First, I begin making my schedule by checking the IEP minutes for all of my students.  I write down the student's name, resource minutes and subject for resource, coteaching minutes and subject for coteaching.

Next, I ensure that I am able to get in the regular ed classroom for coteaching during (at least part of) reading and math.  *Note: I teach special education for 3 grade levels.  Thankfully, my colleagues have been good about staggering start times of math and reading so that I can get to each grade level. Be a team player, people, it will make your life easier!!*  In my school district, it is considered best practice that if a student has resource  (reading, for example) that they also receive coteaching minutes in the regular classroom.  Makes sense, right?  How can we expect a student that needs additional support (resource support) in an academic area to be able to "survive" in the classroom without supports?  Also, in my district, the students must have access to the general curriculum.  The students must attend general ed. reading/math/writing and resource has to be at a different time and "extra" instruction on top of the general instruction.

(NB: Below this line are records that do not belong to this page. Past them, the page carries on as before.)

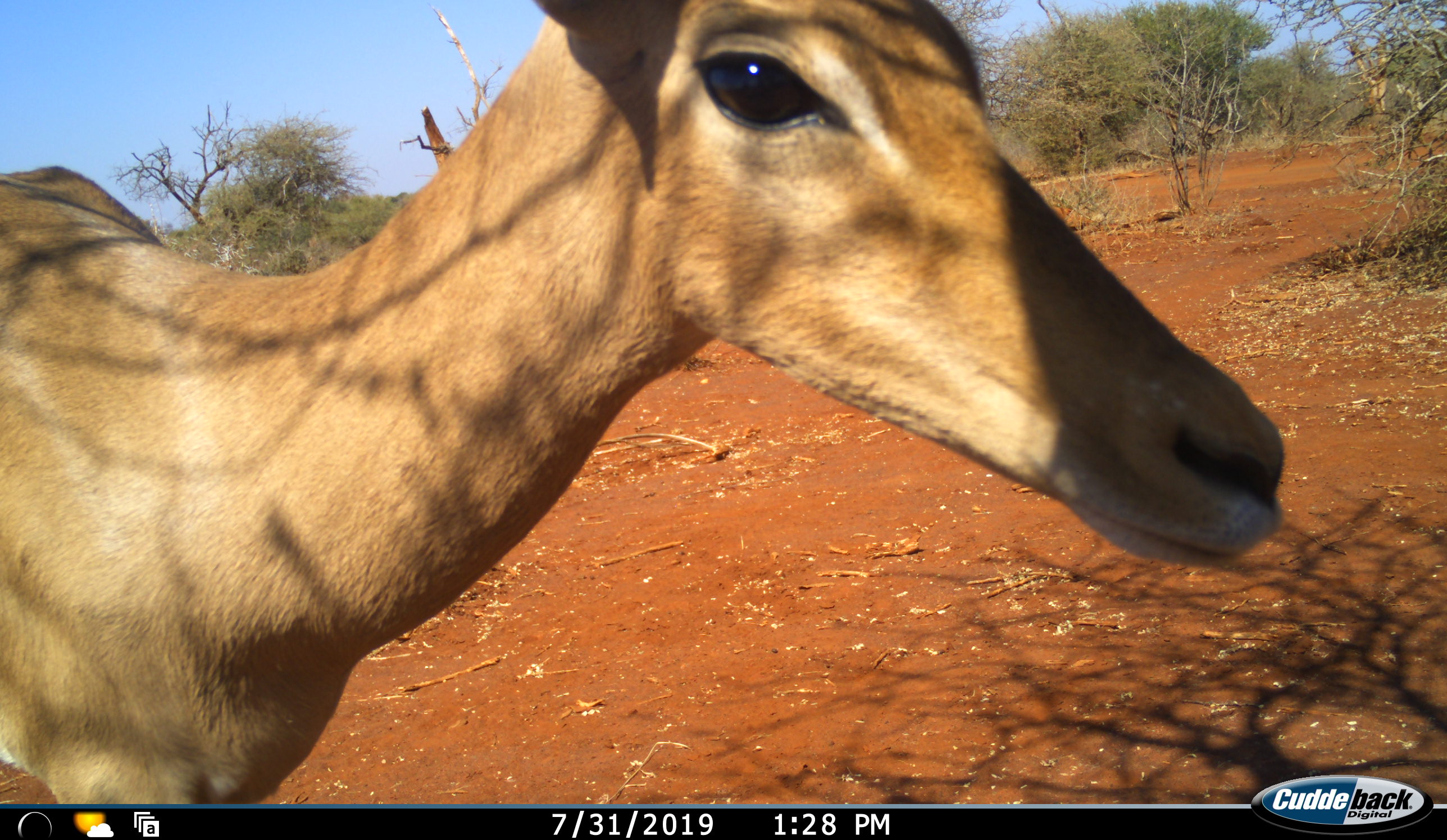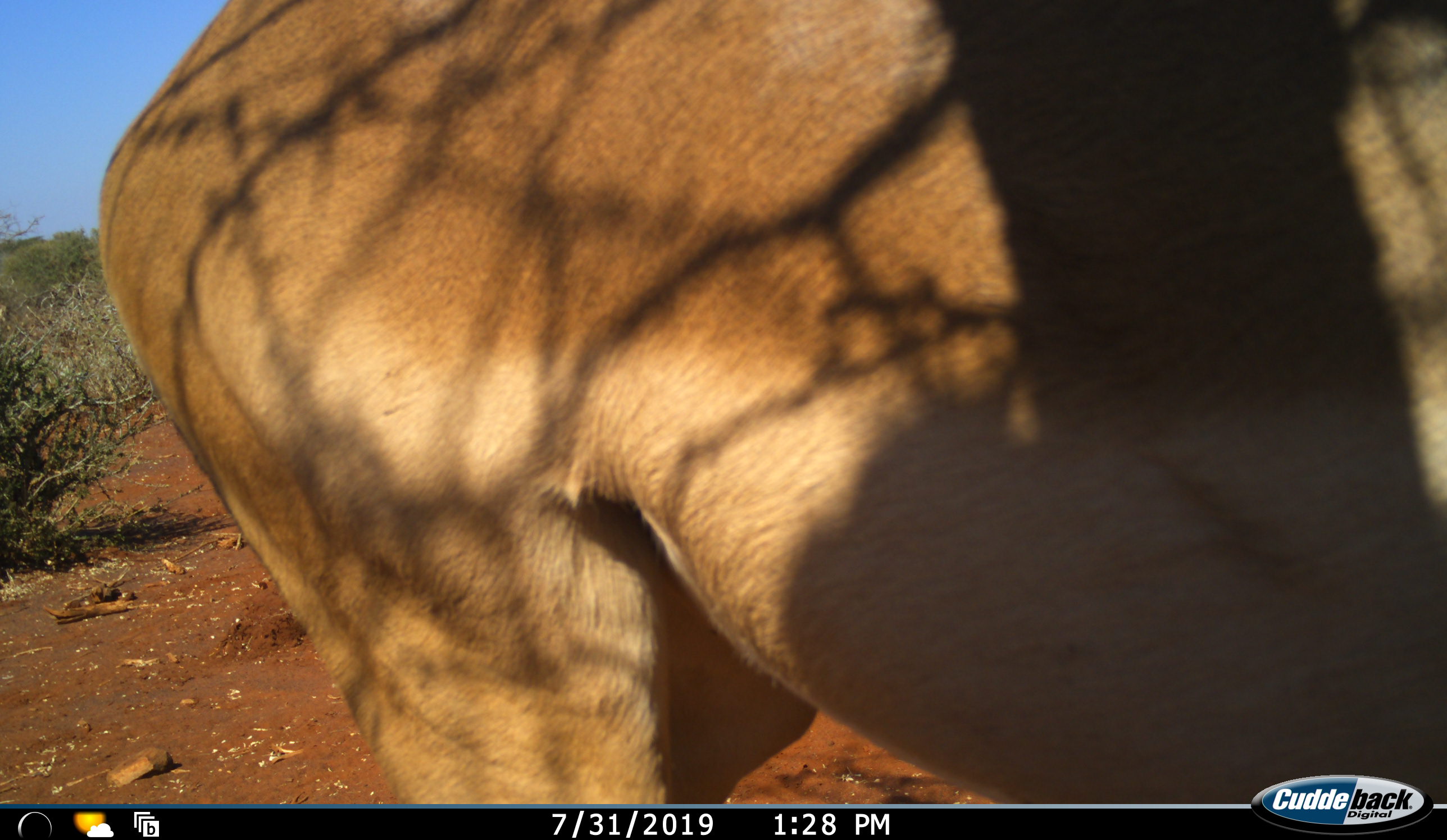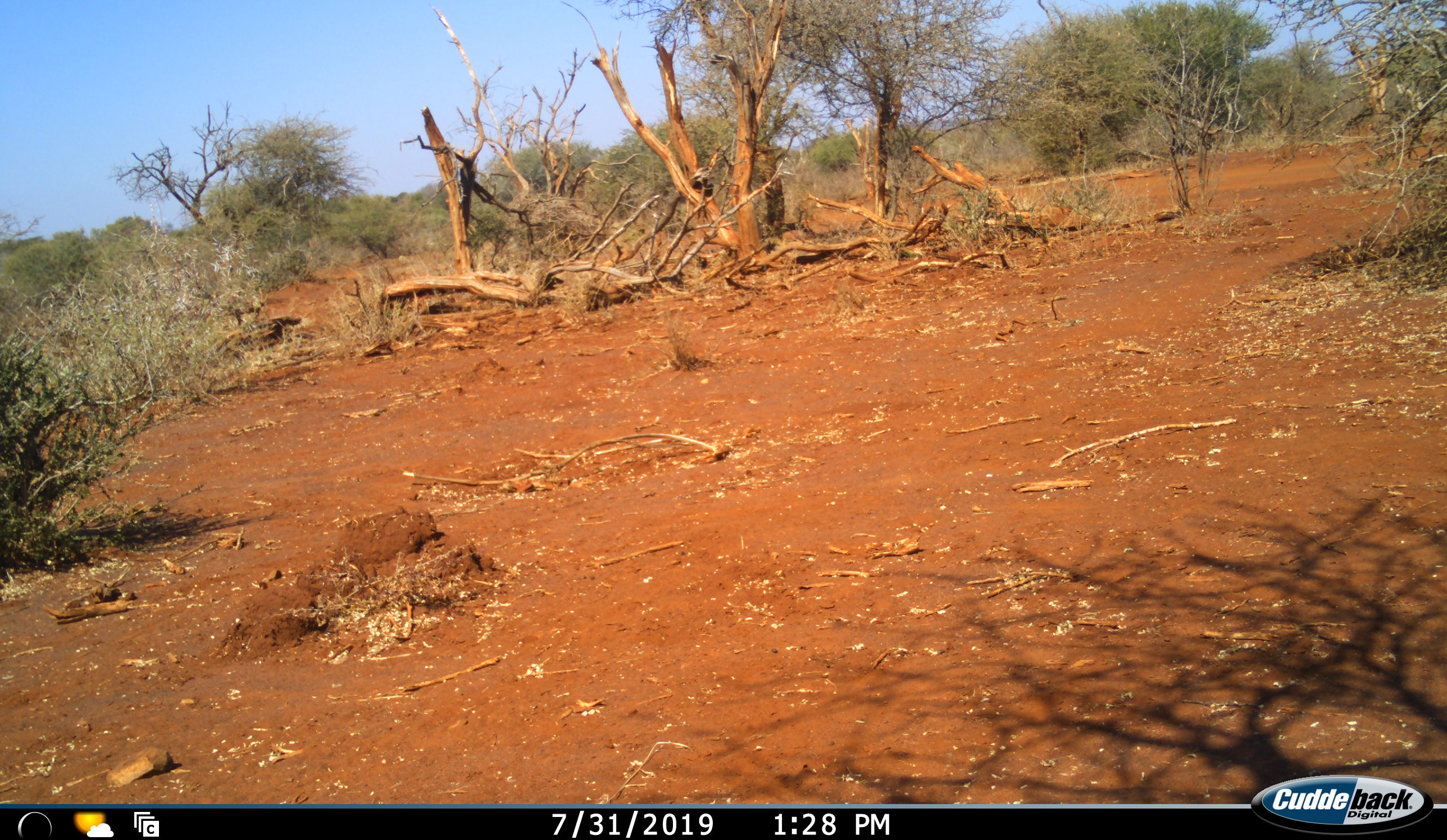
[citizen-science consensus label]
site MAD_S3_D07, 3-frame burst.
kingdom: Animalia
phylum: Chordata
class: Mammalia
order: Artiodactyla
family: Bovidae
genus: Aepyceros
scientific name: Aepyceros melampus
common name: impala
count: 1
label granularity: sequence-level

Then, I begin fitting my schedule around the master schedule and teacher's daily schedules.  This is the hardest part!  It's like a 1000 piece puzzle and at times I am trying to "bang" one piece of the puzzle into the next, but at the end it all just fits so perfectly.  (Well, until someone moves in and I have to redo the whole darn thing!)

Here is what my schedule looks like (with student names removed of course):

I like to have the time, place/teacher, and student's needs listed on my schedule. On my paraprofessional's schedule I like to include the same 3 columns in addition to a final column outlining the task I expect the to be completed during this time.  I keep this very general so that the schedule can be used throughout the year and not changed every week.

This is an example of my paraprofessional's schedule from last year:

Finally, everyone's schedules are complete and ready to put into use.  Flexibility is the key word, however, because there is always going to be something that needs to be tweaked a little or changed.

Next week, I will be back with this Summer Sped Blog Hop with all you need to know about Classroom Setup!

Hop on over to Ms. P's Specialties for some more advice about scheduling!

Mrs. P's Specialties


  1. You're so lucky to have general education teachers that will work with you. Our resource colleague has a hard time serving all of her students because of this reason.

    You AUT-a Know

  2. I love the paraprofessionals schedules and that you are co-teaching with teachers who can be flexible--that can be so hard to juggle across age ranges.
    Autism Classroom News

    1. Thanks! It can be hard to schedule across all of the grade levels and scheduling is one of the most daunting tasks of the year....and it's always changing!

  3. Wow! That's a lot of scheduling you have to do! I love that you co-teach and can find the time to fit it into your schedule!

    1. Thanks! Most of the students on my caseload have coteaching minutes instead of resource. I do not teach self-contained special ed. Coteaching is one of my favorite parts of teaching. I love being in another teacher's classroom and working with them to create lessons and make education effective for ALL students.

  4. I too hate making the schedules but I love putting charts together color coding etc so it works out in the end. Thanks for your post!

  5. I love the way you put together the para schedules. I think I am going to try it that way in the fall. When scheduling, I've always tried to mirror all the general ed class schedules that I work with but this way seems to simplify it a tad. Thanks :)

  6. This is so helpful. I will be a first year resource teacher this year and that is the part I'm not looking forward to is making the schedule I will follow for the year. I want to give my students the inclusion time they need to be successful, so it is important to utilize my paraprofessionals appropriately.